SOUTH PORTLAND, Maine — Running a small business takes grit, even in an industry — documentary filmmaking — which many people consider fun, cool, and possibly a touch glamorous. Lisa and Kirk Wolfinger ought to know. Twenty-five years ago, they took the plunge and started Lone Wolf Media in South Portland. Launching such an uncertain entrepreneurial venture was a big leap for a married couple. They had to support themselves and their kids, and they had just one client.
“I was taking care of four small children,” Lisa remembers. “We had an editing room off our kitchen, which was a nightmare. I couldn’t keep the kids quiet as our editors were working and Kirk was working upstairs.”
Over the years, Lone Wolf has seen its profits rise and fall and rise again, sometimes because of the economy, sometimes because of changing tastes in TV storytelling.

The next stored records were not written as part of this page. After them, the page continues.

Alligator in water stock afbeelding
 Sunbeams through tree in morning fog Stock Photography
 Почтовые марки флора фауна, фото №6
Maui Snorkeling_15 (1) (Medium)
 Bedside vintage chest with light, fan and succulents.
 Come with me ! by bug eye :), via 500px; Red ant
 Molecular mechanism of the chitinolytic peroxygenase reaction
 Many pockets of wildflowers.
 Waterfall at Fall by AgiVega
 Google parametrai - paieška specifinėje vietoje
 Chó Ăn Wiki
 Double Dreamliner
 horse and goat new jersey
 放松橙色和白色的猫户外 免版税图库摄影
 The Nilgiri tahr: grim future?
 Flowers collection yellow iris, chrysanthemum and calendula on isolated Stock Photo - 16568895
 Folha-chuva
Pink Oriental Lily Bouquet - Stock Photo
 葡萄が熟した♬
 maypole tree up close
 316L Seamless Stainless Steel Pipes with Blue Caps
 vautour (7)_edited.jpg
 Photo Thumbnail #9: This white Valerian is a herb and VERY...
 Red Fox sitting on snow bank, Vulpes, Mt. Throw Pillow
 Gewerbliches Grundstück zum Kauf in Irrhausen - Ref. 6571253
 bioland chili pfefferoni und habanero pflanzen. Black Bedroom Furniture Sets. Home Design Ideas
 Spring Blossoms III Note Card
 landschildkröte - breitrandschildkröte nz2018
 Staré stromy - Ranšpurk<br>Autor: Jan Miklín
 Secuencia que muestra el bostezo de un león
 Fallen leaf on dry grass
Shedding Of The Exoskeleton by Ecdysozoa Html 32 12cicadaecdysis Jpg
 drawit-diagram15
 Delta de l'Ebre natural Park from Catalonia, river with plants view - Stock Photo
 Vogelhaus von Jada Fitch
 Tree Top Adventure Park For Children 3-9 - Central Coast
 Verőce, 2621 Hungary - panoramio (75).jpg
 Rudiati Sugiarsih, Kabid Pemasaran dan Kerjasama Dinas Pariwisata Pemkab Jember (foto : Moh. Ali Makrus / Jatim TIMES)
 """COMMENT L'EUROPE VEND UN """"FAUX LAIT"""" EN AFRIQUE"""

Trying to maintain a steady flow of work was challenging, especially since the Wolfingers were based in Maine.
“Yeah, we’re not in L.A., we’re not in New York,” Lisa said. “That matters less now, but certainly when we started 25 years ago that was an issue. We had to go on the road and meet with clients and remind them we existed. So that’s been a struggle.”
The Wolfingers and their employees have traveled the world, producing more than 200 hours of documentary TV episodes for PBS, History Channel, Smithsonian Channel, National Geographic, and more, on subjects ranging from science to history, exploration to true crime. As they celebrate 25 years in business, they’re proud of the stories they’ve told, the talent they’ve nurtured, and the team they’ve built.
“I’ve got a whole cadre of people here who are terrific,” Kirk said. “I want to see them keep going. And if this Lone Wolf thing goes and makes it to the 50th anniversary—which I will not be here for—wow, that’d be cool.”